IMG_3135Thomas Dirven
(born in 1998) still attends high school. He lives near Antwerp in Belgium. When he listens to people’s stories, he loves passing them on to others. One of the things he certainly wants to do before he dies, is to write his own book.

  1. I am Scottish and know my father serving in WW2 fathered a son in Belgium. I even have a picture of him. We found the photo when clearing out the house. My brother said ‘ Which one of us is that’ as he looks like 2 of my brothers. My sister and I were only ones who knew so told rest of family- he is your brother Jacques! I feel sad that he probably grew up never knowing he has brothers and sisters in UK.

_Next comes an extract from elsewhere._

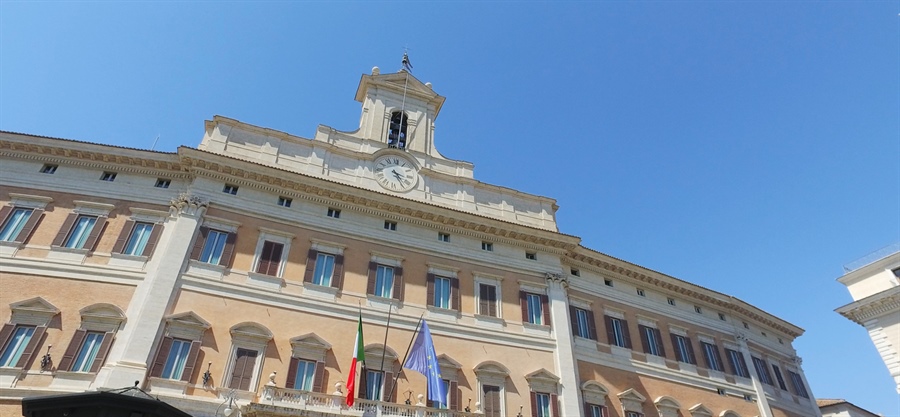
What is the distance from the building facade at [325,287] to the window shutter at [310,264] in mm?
43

  2. My father was a U.S. soldier in Ww11.He always talked to me about Helena the Belgian girl he loved and left behind after the war.My mother told me he wanted to bring he back to the States but the army wouldn’t let him.I wish he had told me more a last name or the name of the city.Helena was pregnant and still breaks my heart he had to leave her and the baby behind.Hr always told me the Belgian people were very kind even during war times.Apparrently it was just Helena her sister and their daddy.He said they lived in a city with a huge staircase like an auger.I wish I knew more.Helena may have passed away,maybe the child to but her memory was always in my daddy’s heart..Sgt Dennis Grant Miller of the U.S.Army WW11.

  3. My father told me before he did that he had fathered a son with a woman who lived in Austria. I don’t know her name – only that she was an opera singer. He had spoken of the “opera singer” fondly for all my life but I did not know about my half- brother until just before my dad passed away. I would love to have a way to find him but given the small amount of information I have, I don’t know where to begin. Howard Thomas was my dad’s name.

  4. Do you have any contact information for Gerlinda Swillen?

    • Dear Lisa, we are not in touch with her personally. Sorry. All the best!

  5. My grandfather, William Hunt, stayed with the Persoons family in Brussels (1942 to 45) during the war. They had a daughter Simone. My father believes that he has a sister but doesn’t have any details. We are doing what we can to see if this is the case and make contact. If anyone reads this and could shed any light it would be appreciated.